:: Dataset ::
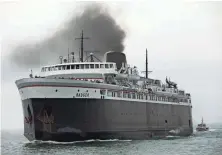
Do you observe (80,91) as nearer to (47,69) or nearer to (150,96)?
(47,69)

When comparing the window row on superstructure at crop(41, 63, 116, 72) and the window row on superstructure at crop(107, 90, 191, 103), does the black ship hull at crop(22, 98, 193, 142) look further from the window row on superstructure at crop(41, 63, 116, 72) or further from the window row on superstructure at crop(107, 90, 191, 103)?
the window row on superstructure at crop(41, 63, 116, 72)

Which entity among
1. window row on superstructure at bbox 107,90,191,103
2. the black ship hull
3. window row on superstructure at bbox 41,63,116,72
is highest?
window row on superstructure at bbox 41,63,116,72

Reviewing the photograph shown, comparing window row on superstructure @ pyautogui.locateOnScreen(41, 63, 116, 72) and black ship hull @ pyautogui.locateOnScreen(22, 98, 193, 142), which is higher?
window row on superstructure @ pyautogui.locateOnScreen(41, 63, 116, 72)

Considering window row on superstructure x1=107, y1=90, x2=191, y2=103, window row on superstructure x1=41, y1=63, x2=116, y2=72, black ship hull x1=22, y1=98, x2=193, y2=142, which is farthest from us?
window row on superstructure x1=41, y1=63, x2=116, y2=72

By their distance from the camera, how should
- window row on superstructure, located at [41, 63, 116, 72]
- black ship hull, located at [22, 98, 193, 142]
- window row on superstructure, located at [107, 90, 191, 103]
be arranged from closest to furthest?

:: Exercise requirements ::
Copy every item above word for word, omitting the pictures.

:: Complete output ::
Do you observe (80,91) as nearer to (47,69) or nearer to (150,96)?
(47,69)

When comparing the window row on superstructure at crop(41, 63, 116, 72) and the window row on superstructure at crop(107, 90, 191, 103), does the black ship hull at crop(22, 98, 193, 142) look further from the window row on superstructure at crop(41, 63, 116, 72) or further from the window row on superstructure at crop(107, 90, 191, 103)?
the window row on superstructure at crop(41, 63, 116, 72)

Which entity among
1. window row on superstructure at bbox 107,90,191,103
2. the black ship hull
3. window row on superstructure at bbox 41,63,116,72
is highest?
window row on superstructure at bbox 41,63,116,72

Reviewing the photograph shown, comparing window row on superstructure @ pyautogui.locateOnScreen(41, 63, 116, 72) and black ship hull @ pyautogui.locateOnScreen(22, 98, 193, 142), which is higher?
window row on superstructure @ pyautogui.locateOnScreen(41, 63, 116, 72)

Considering window row on superstructure x1=107, y1=90, x2=191, y2=103, window row on superstructure x1=41, y1=63, x2=116, y2=72, black ship hull x1=22, y1=98, x2=193, y2=142, which is farthest from us?
window row on superstructure x1=41, y1=63, x2=116, y2=72

By their distance from the camera, how should
- window row on superstructure, located at [41, 63, 116, 72]
- black ship hull, located at [22, 98, 193, 142]
- window row on superstructure, located at [107, 90, 191, 103]
be arranged from closest to furthest?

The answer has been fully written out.